First, morning pages. There's another AW, for using it at work. I picked it up at the library to see the differences. I think they look very similar on first glance but I'm not going to try to parallel; the book will go back. But, it does introduce morning pages and (slightly renamed) artist dates. I was flipping thru the morning pages and saw the bit where Julia says "I only teach adults" in response to the statement one can't get up earlier. You know, considering that if one's life is full enough (NOT the case in mine) of non-negotiable items, the ONLY thing one can strip is sleep, which is bad for the health, I find that statement insulting and offensive. As if one is childish to want to take care of health (and/or not to want to wake a spouse up so you can do your pages). Honestly, her attitude toward things upsets me more than the process by far. I'm so glad I've never taken a workshop with her, and I won't.

The other thing that fried me was something that's in the future for us. I was reminded by someone else's post that there's a week (number four, specifically) where we give up reading. Which is simply not going to be possible for me. I'll have to make compromises and simply give up most. I'm not sure yet what I'll do about the fact that most of my interaction with friends is online. I may bend there. I must bend it for work. And again she insulted by saying that, at this point, someone always protests they MUST read for work and can't stop reading for a week. And she just reminds them they could always get out of reading for a week for procrastination, in college.
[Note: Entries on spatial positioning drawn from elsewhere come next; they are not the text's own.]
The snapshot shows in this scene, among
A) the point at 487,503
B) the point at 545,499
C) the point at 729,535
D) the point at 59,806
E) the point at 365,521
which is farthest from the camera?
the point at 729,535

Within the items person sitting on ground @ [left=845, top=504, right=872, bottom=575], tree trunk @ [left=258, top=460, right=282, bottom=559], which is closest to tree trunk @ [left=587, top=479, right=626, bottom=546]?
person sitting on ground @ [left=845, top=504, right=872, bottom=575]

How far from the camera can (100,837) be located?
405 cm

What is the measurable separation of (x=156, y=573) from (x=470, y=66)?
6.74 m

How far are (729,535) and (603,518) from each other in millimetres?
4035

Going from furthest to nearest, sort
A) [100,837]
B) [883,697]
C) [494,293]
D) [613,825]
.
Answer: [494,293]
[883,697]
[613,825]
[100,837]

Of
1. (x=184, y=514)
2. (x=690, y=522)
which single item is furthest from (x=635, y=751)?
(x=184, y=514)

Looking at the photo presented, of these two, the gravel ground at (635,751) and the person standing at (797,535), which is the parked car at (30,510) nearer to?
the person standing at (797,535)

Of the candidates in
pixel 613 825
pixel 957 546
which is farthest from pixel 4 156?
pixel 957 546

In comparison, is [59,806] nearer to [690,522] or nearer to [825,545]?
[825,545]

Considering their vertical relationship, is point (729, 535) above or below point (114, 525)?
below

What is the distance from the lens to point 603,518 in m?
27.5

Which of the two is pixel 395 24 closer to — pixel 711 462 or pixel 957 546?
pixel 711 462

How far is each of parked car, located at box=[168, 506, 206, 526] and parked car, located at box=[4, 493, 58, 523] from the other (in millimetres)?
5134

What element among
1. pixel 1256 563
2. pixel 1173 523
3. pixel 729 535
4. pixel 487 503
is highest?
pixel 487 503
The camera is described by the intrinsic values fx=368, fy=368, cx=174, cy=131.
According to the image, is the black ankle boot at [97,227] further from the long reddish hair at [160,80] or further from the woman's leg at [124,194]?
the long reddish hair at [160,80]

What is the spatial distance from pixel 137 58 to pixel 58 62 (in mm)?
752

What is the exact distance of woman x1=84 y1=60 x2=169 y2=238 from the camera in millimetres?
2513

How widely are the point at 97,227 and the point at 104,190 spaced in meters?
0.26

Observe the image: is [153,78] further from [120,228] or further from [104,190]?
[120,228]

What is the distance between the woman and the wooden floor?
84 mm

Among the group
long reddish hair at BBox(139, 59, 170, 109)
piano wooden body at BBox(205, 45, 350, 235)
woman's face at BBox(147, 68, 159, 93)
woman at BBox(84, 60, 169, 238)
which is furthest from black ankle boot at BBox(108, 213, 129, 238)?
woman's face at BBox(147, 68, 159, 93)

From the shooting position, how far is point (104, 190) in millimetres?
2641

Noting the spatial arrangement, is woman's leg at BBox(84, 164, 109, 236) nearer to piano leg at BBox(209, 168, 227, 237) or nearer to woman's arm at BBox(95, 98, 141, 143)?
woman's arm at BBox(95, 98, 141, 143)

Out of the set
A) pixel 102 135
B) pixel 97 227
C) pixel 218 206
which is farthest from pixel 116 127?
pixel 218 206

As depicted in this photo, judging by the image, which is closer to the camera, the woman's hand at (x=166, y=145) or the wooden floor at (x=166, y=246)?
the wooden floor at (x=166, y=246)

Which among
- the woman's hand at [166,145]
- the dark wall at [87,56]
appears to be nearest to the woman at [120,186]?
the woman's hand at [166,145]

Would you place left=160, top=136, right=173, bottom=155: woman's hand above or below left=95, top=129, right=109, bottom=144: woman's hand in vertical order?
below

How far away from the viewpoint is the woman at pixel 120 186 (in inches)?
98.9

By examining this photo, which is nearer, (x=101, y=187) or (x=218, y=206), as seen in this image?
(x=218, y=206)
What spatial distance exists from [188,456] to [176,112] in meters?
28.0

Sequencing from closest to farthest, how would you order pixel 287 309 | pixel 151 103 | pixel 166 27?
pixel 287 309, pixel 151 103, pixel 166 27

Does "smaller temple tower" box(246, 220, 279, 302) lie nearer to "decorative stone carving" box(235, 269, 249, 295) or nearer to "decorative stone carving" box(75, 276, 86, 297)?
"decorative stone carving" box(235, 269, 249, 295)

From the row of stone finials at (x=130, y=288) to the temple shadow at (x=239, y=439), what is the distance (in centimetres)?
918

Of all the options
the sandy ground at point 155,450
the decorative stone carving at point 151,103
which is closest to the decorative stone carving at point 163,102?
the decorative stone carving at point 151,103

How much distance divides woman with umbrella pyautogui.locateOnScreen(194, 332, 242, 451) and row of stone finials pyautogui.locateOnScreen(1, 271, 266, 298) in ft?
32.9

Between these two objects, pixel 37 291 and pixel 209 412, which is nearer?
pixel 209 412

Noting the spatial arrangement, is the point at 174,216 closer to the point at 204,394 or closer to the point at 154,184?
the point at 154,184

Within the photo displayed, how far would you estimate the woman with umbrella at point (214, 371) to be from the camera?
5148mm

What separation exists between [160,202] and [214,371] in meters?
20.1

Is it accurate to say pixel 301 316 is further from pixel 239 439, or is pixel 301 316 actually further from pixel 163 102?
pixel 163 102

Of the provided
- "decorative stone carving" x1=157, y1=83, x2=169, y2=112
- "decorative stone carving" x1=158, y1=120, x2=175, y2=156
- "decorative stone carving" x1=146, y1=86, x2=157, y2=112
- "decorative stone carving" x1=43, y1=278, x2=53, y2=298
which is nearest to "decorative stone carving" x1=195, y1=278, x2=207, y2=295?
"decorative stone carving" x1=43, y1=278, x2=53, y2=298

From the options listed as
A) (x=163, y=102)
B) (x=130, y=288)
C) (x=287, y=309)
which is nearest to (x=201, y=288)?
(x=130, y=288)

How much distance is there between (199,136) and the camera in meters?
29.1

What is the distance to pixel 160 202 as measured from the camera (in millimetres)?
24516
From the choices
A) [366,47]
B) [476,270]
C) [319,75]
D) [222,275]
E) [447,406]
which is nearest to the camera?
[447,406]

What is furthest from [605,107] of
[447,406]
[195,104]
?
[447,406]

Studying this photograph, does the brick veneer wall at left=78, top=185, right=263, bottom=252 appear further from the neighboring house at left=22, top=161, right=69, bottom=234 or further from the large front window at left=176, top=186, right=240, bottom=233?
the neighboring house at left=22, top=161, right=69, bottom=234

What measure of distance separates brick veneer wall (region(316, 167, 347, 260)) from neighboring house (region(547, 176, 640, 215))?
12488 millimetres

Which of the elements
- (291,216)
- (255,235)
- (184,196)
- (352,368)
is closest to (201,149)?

College is a whole different thing. And maybe lots of people can get out of reading for a week for work. I read and write code, design documents, and other things, on a daily basis - that IS my job, and I'm expected to respond in a timely fashion to these things. It's no problem to me to adapt the "week without reading" to say that the work reading, done while in the office during work hours, is a clear exception. What fries me is simply her attitude that anyone can bend their life this way and if you say otherwise you're just fooling yourself.

The tone, the attitude, fries me faster than anything else. Maybe that's another reason people sometimes resist her techniques - at least in print, she often presents it as though you have to be a moron not to do X, and even if you had no reason to resist X before, that's insulting and annoying.

2 comments:

Anonymous said...

i'm glad you kept your post up, it's how you feel and that's totally valid!

as for her words, she also says to approach the book creatively. there really is enough good there that you can take the stuff/words/tone that doesn't work and leave that behind while carrying on with what's working for you.

hang in there! :-)

Anonymous said...

Oh yes, I relate. I wrote a post about my resistance to morning pages (http://www.kathrynpetro.com/mindfullife/archives/001318.html) and I too find her declarations irritating. At this point in my life I don't feel a need to "do it by the book" as I would have in the past. I'm also not finding the book truly relevant to me at this point, so I'm going to pursue it less avidly.

I completely agree that getting good sleep is valid, and one need not "suffer for one's art" in that way. As for the reading deprivation, I'll see. I'll read what I need for work. I understand the point of the exercise... to get one doing something rather than taking in more information. The method, though, seems extreme. You do what works for you. Leave the rest.